Glaciers—dynamic masses of ice descending from the mountain tops—have always been fascinating to humankind. They intrinsically belong to the high-alpine environment. Countless photographs immortalize their bright white beauty and the power they radiate. Glaciers have been depicted on oil and parchment for centuries, as if trying to capture their transience. They are constantly moving; under the influence of gravity, the ice generated at high elevation flows downwards and shapes tremendous glacier tongues that are speckled with deep fissures known as crevasses. Sometimes the openings to these crevasses are hidden by a light dusting of snow; subsequently, mountaineers need a lot of experience to accurately judge their exposure to the ice.
Even though glaciers are not living things, they are not lifeless. For many mountain regions worldwide, glaciers function similarly to lungs: They absorb snow in wintertime and “breathe” out water during hot summer days. This glacier water is urgently needed, especially in dry periods.

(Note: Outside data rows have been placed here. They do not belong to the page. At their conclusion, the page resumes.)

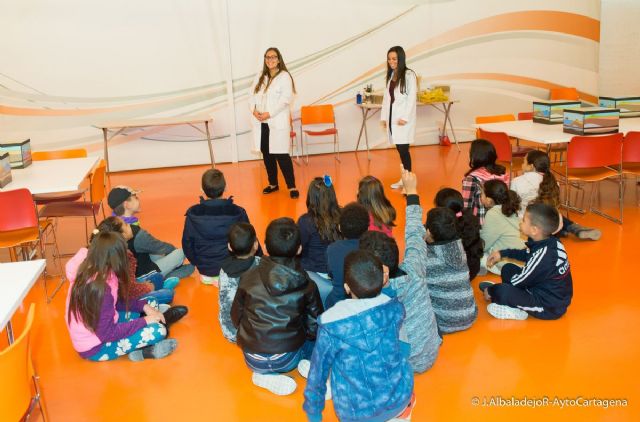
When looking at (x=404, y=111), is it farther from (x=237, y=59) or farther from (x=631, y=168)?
(x=237, y=59)

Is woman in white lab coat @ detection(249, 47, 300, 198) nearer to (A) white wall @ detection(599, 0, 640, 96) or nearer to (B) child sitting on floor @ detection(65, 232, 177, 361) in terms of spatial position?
(B) child sitting on floor @ detection(65, 232, 177, 361)

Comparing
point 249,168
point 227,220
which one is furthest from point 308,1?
point 227,220

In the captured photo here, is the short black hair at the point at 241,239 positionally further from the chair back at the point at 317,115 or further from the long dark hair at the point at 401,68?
the chair back at the point at 317,115

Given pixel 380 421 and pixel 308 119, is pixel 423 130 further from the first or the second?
pixel 380 421

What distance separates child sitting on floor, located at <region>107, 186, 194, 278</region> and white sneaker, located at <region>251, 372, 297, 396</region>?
1.36 metres

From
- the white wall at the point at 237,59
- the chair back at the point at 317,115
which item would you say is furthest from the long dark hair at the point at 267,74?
the chair back at the point at 317,115

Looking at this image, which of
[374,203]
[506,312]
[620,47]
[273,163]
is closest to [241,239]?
[374,203]

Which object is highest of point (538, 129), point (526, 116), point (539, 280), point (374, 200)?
point (526, 116)

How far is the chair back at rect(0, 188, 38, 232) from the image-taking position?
358cm

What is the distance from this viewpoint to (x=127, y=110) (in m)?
7.48

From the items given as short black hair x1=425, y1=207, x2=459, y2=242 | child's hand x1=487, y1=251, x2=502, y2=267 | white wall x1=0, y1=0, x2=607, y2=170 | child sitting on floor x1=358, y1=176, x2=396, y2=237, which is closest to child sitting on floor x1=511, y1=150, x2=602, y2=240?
child's hand x1=487, y1=251, x2=502, y2=267

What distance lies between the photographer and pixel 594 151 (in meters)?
4.61

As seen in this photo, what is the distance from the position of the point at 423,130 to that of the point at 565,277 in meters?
5.76

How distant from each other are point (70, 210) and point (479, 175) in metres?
2.98
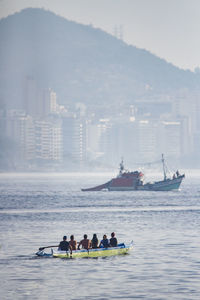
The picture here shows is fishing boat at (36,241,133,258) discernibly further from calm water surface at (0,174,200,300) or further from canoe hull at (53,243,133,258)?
calm water surface at (0,174,200,300)

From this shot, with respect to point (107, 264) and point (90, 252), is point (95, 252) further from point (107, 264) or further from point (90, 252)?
point (107, 264)

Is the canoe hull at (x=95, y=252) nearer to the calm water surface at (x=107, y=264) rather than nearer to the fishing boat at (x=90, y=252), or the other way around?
the fishing boat at (x=90, y=252)

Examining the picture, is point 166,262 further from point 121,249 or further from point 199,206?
point 199,206

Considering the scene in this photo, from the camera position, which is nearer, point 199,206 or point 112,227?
point 112,227

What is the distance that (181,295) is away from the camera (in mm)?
51875

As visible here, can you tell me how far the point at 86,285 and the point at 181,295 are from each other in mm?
6706

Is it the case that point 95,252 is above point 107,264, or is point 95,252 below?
above

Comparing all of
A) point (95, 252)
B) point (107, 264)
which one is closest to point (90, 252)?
point (95, 252)

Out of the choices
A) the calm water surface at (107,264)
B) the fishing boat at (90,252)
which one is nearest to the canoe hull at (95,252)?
the fishing boat at (90,252)

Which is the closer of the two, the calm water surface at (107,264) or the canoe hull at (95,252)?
the calm water surface at (107,264)

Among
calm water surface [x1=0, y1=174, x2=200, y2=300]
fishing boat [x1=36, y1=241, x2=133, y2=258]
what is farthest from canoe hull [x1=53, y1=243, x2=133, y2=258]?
calm water surface [x1=0, y1=174, x2=200, y2=300]

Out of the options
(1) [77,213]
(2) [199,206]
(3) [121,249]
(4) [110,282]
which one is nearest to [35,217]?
(1) [77,213]

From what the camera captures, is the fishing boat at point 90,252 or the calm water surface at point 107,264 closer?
the calm water surface at point 107,264

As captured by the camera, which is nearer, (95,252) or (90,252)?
(90,252)
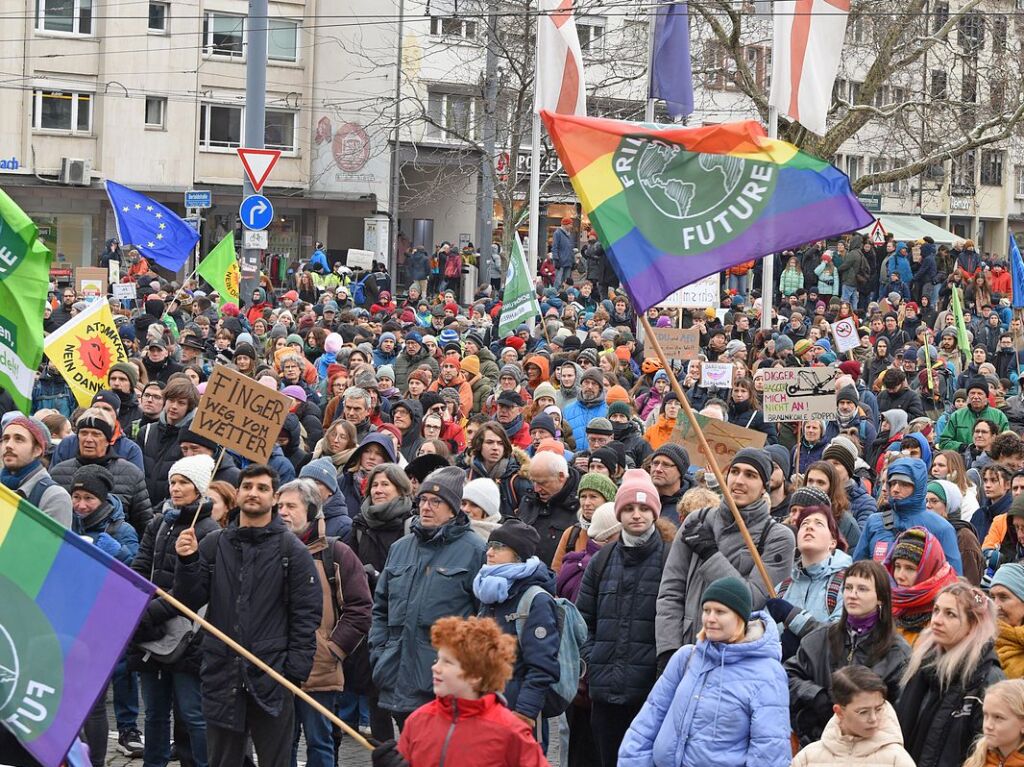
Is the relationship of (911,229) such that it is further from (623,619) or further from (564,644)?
(564,644)

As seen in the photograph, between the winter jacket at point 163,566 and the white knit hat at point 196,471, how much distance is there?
0.14m

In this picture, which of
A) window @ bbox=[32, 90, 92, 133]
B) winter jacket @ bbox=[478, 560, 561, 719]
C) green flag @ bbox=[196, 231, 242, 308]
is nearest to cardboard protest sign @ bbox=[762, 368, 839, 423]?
winter jacket @ bbox=[478, 560, 561, 719]

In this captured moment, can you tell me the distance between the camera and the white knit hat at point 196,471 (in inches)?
340

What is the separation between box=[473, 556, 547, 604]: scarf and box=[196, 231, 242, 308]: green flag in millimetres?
15173

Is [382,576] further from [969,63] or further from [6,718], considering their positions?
[969,63]

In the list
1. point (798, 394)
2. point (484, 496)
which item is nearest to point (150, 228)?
point (798, 394)

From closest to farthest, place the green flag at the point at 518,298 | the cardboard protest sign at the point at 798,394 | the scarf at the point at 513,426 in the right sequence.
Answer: the cardboard protest sign at the point at 798,394 → the scarf at the point at 513,426 → the green flag at the point at 518,298

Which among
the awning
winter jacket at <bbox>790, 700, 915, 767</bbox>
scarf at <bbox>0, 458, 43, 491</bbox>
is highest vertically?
the awning

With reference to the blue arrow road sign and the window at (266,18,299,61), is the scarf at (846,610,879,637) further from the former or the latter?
the window at (266,18,299,61)

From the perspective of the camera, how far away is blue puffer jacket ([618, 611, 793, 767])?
6.26 m

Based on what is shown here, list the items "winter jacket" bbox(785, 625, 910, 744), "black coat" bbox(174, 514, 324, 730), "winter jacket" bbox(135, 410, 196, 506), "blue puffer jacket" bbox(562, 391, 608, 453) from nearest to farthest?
"winter jacket" bbox(785, 625, 910, 744), "black coat" bbox(174, 514, 324, 730), "winter jacket" bbox(135, 410, 196, 506), "blue puffer jacket" bbox(562, 391, 608, 453)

Glaciers consequently have a relevance that goes far beyond the mountain peaks where they reside. A reduction in meltwater from glaciers would be painful for nature and the global economy: irrigation of fields would be restricted, the temperature and mineralization of rivers would change, and during periods of drought, serious bottlenecks could come into existence for the drinking water supply and for shipping on rivers. In addition, melting glacial ice contributes to sea-level rise and therefore directly or indirectly affects billions of people living near the coast.
Despite, or perhaps because of, their majestic appearance, glaciers can also pose an immediate threat. Glaciers can produce floods and ice avalanches that endanger villages in the valleys. Together with permafrost, glaciers also stabilize mountain flanks and therefore reduce the potential for rock falls and landslides—a role that is becoming increasingly lost.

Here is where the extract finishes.